Databricks Integration

Neurolabs enables Databricks access to the Item Catalog and Image Recognition results for CPGs and ecosystem partners, bringing the Visual AI Layer inside the Lakehouse [1].

This guide covers how to use the Neurolabs ZIA Python SDK to store and manage image recognition results and catalog data with Databricks Notebooks & Unity Catalog. It includes a quickstart, sample code snippets for data processing, Unity Catalog integration and an end to end working example.

If you'd like to learn more about the reports & dashboards Neurolabs Visual AI data enables, and how to create these using Databricks native visualisation tools, please reach out.

Quick Start

Overview of Neurolabs Databricks Integration Workflows

Neurolabs Databricks Integration Workflow

For a complete end to end workflow, clone the Neurolabs Blueprint notebook for populating Unity Catalog with IR Results: IR Results Neurolabs Ingestion [DB Integration].ipynb

High-Level Steps

Prerequisites - Prerequisites for setting up the integration
Setup Client Configuration - Initialize the ZIA client and configure authentication
Get IR Results - Fetch image recognition results or catalog data from Neurolabs
Setup Unity Catalog - Prepare Unity Catalog structure
Populate Unity Catalog - Convert and write results to Unity Catalog tables

Prerequisites
Installation
Setup Client
Get IR Results
Setup Unity Catalog
Populate Unity Catalog
Advanced Examples
Troubleshooting

Prerequisites

Setup Databricks workspace with Unity Catalog enabled.
Python 3.11+ runtime
Get access to Neurolabs Zia Platform and create an API key
Unity Catalog permissions for creating/updating tables

[Optional]

Install Databricks CLI

brew tap databricks/tap
brew install databricks

We recommend configuring Databricks Secrets with Neurolabs API Key at Workspace Level.

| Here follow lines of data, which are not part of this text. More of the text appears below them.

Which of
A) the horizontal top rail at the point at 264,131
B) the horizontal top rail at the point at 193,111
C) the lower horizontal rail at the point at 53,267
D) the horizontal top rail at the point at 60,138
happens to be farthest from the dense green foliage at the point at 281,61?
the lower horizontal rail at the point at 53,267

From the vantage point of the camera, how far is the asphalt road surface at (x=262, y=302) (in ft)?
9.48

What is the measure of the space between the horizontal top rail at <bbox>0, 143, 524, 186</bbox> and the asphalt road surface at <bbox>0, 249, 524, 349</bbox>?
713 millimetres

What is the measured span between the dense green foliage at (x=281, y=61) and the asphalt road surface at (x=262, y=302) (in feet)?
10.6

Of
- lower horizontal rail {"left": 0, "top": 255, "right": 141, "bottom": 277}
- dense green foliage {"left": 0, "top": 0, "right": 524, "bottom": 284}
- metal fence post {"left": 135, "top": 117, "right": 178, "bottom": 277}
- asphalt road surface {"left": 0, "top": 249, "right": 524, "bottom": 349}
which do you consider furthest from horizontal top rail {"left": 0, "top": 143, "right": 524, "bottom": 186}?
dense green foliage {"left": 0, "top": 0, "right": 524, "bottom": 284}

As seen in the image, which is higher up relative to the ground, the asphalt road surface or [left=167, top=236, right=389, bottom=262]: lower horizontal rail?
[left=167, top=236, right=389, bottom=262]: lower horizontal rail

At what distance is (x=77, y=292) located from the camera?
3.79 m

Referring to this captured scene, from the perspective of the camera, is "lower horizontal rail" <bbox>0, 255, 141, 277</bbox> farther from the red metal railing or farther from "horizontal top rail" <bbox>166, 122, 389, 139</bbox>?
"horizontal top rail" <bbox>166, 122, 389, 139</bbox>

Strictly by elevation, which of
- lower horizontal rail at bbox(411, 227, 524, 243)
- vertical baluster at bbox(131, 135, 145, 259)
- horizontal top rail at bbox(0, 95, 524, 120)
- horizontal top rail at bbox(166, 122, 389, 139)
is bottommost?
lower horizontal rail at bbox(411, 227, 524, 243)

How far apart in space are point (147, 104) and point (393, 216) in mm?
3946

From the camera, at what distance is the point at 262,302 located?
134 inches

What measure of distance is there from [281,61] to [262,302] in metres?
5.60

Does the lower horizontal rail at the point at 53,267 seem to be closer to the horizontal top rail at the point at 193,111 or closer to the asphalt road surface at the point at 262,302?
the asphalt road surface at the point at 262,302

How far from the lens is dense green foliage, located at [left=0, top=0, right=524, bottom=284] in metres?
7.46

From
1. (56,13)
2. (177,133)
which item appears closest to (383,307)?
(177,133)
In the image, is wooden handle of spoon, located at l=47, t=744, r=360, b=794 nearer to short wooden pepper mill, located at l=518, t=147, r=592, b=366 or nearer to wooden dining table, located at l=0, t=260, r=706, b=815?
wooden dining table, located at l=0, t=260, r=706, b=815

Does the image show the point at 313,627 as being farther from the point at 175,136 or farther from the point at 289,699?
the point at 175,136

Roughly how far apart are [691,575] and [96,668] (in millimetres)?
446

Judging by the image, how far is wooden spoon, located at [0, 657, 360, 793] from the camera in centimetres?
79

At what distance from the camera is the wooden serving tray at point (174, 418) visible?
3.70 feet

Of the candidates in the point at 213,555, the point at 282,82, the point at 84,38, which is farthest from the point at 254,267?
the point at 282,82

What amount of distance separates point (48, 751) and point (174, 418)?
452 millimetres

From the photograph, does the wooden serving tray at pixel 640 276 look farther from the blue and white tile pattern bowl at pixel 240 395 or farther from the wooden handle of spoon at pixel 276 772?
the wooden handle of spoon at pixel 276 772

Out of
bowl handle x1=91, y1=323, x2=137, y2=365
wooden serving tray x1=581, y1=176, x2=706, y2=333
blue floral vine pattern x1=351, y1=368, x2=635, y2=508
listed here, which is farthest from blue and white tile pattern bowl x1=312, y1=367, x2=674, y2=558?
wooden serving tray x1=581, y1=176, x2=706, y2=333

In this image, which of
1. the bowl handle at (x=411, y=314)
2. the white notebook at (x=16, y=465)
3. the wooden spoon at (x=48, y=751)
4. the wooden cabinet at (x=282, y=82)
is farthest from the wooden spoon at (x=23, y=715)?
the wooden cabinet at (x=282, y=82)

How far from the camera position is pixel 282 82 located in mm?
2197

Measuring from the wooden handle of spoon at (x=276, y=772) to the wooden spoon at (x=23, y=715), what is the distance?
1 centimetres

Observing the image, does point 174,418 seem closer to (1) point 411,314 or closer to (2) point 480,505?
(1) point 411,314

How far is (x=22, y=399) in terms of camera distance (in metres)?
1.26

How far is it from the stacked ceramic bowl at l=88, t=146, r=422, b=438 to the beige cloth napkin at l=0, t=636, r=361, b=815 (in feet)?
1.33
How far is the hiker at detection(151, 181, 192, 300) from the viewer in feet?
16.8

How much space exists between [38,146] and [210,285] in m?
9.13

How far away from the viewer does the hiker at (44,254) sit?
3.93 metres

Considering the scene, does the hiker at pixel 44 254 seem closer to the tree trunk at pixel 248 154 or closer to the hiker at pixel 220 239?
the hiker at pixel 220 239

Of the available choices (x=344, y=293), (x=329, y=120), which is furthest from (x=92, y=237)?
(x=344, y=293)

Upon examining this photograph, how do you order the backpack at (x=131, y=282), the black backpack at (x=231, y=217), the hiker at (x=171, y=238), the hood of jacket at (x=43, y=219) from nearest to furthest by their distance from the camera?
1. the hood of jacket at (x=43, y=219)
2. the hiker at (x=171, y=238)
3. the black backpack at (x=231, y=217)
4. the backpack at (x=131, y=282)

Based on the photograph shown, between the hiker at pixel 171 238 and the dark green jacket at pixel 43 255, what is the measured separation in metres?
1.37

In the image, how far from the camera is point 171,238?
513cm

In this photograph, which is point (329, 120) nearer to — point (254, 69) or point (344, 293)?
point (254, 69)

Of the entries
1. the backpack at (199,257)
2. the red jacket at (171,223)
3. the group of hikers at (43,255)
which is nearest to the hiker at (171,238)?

databricks auth login --host <your_hostname> 

databricks secrets create-scope <scope-name> 
databricks secrets put-secret --json '{
  "scope": "<scope-name>",
  "key": "<key-name>",
  "string_value": "<secret>"
}' 

For production jobs, it is recommended setup a principal service account.

Installation

Install ZIA Neurolabs SDK in Databricks

In your Databricks Notebook, install the ZIA SDK with PySpark & Pandas extras enabled. To find out out more about the ZIA SDK, check the PYPI Project.

# Install ZIA SDK
!pip install zia-sdk-python[databricks]

# Restart Python to ensure the package is available
dbutils.library.restartPython()

Configure Neurolabs Secrets

Set up your Neurolabs API credentials with databricks secrets or using environment variables:

import os

# Option A: 
os.environ["NEUROLABS_API_KEY"] = "your-api-key-here"

# Option B 
try:
    api_key = dbutils.secrets.get(scope="neurolabs-api", key="demo-key")
except Exception as e:
    raise RuntimeError("Failed to retrieve API key from Databricks secrets. Make sure the secret scope and key are set up.") from e

1. Setup Client

Initialize ZIA Client

# Import zia-sdk depdendencies 
from neurolabszia import Zia

# Initialize the client
client = Zia(api-key)

# Test the connection
try:
    # Get catalog items to verify connection
    catalog_items = await client.catalog.get_all_items()
    print(f"Successfully connected! Found {len(catalog_items)} catalog items")
except Exception as e:
    print(f"Connection failed: {e}")

2. Get IR Results

Fetch Image Recognition Results

Using the account provided by Neurolabs and with access to a Task UUID, you can now retrieve some image recognition results. The SDK supports both the NLIRResult data model, and raw JSON results.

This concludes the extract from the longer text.